There is a common narrative associated with trans people; that as they mature, they are confused by the body they see in the mirror.  It doesn’t match their idea of what their body should look like. 

Since I am not a) a trans person and therefore b) not every single trans person, I don’t know whether this is everyone’s experience.  However, I had a conversation with a friend today who identifies as genderqueer.  She said two things about body image that I found very striking:

1. She would love to be skinnier, because it would make her look more androgynous.
2. She does not identify with her boobs.

First of all, I want to thank her for opening up about a personal issue that I never hear discussed.  It’s hard to share your personal experience with an unknown audience that might not be receptive.  I’d like to make two separate points.

First, my feminist worldview provides me with both an eye to look out for issues that disproportionately affect women, and therefore, a vocabulary that limits me to talking about the world in terms of men vs. women, ignoring the experiences of people outside the binary. 

I have never claimed that men are not affected by society’s fat hatred.  A common trope is that men want to bulk up in order to fit the masculine beauty ideal, but there are plenty of men out there who are losing or trying to lose weight.  But I do think that women are disproportionately affected by the fat stigma.  Women’s bodies tend to be curvier, softer, tend to store fat more easily.  Women are also more bombarded with beauty-related information and are under more pressure to conform to a beauty standard. 

I can trace society’s association between androgyny and thinness – men’s bodies, though not necessarily thin, have neither big boobs nor hips.  Have you spotted this androgynous young hipster?

(Credit to iloveyounonetheless.wordpress.com)


Cheap Monday Jeans
(Courtesy of qwear.com)



Maybe this one?



You just do you, Patti Smith.  No matter what I love you forever.

But just as there are men of all shapes and sizes, there are androgynous people of all shapes and sizes, too, who are constantly forced to navigate through a world of people who don’t understand their gender identity and will never be able to “read” them the way they feel.

And my friend’s point shows this blogger that all people, not just people who identify as women, experience a pressure to look thin.  For all kinds of reasons.

The second point – the feeling of not identifying with her boobs – felt more personal to me.  I believe she was referring to her confusion at seeing her boobs in the mirror, and her aversion to being reminded of their existence.  (And it ties in with wanting to be skinnier – a skinnier body means less boobs.)

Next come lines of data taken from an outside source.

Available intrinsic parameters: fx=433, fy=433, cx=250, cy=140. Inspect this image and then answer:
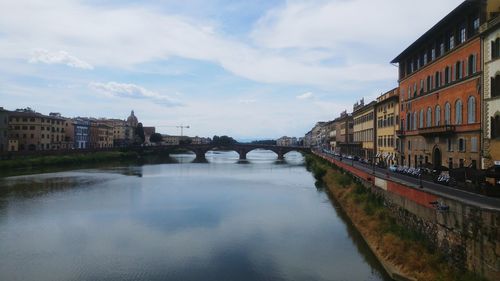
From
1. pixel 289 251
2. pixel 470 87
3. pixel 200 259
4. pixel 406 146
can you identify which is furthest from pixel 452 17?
pixel 200 259

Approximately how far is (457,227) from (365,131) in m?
50.6

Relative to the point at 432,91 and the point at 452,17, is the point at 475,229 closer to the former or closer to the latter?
the point at 452,17

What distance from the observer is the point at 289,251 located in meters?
22.7

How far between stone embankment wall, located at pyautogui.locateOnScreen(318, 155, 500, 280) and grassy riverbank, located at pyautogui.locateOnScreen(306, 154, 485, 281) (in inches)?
A: 16.0

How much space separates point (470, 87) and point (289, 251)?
56.2 ft

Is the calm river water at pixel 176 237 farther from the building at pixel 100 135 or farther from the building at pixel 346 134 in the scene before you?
the building at pixel 100 135

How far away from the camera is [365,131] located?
216ft

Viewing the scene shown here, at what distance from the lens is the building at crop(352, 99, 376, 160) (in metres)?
60.1

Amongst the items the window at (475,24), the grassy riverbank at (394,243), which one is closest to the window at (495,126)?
the window at (475,24)

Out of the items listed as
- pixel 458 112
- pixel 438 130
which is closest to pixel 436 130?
pixel 438 130

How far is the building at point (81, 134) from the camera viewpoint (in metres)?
111

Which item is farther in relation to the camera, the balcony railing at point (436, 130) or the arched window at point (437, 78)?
the arched window at point (437, 78)

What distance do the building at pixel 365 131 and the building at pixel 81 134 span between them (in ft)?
235

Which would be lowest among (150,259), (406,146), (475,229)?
(150,259)
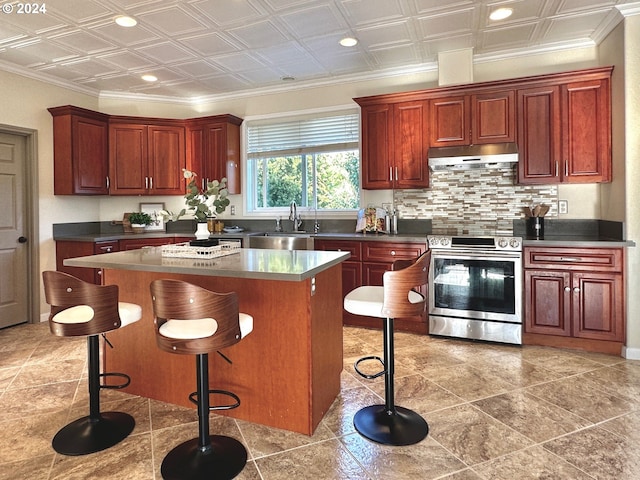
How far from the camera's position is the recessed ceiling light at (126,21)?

The experiences of the gender-variant are tough to fathom.  The gender binary is even more deeply ingrained into society than fat hatred.  Every single piece of clothing, every job, toy, and emotion in this world is gendered. 

(Thank you, socimages)



But I will be so presumptuous to say that I can relate with the feeling of being confused by the body I see in the mirror.  Both gender-variant people looking for people of their gender, and women trying to escape the stigmatization of fat, don’t see bodies that look like theirs in magazines, movies, and other media.  Of course, gender-variant people have gender issues to think about in addition to their body issues. But when I look in the mirror, I am confused that my body is not thinner.

These forms of media reinforce the idea that women’s bodies that aren’t thin don’t exist, unless they belong to a wacky aunt.  Mainstream main characters don’t have paunchy little bellies or uneven breasts or big calves.  Women in advertisements have perfectly glowing skin, delicately curving backs, narrow shoulders. 

Then the ads target me.  Everything about me that is different is an imperfection.  Newspaper articles come out with tips on getting a flat stomach.  Eating certain superfoods will make my legs more shapely. 

And then, we talk, talk, talk about it, silently comparing our bodies to each others’ and trying to one-up each other with our own body-related complaints.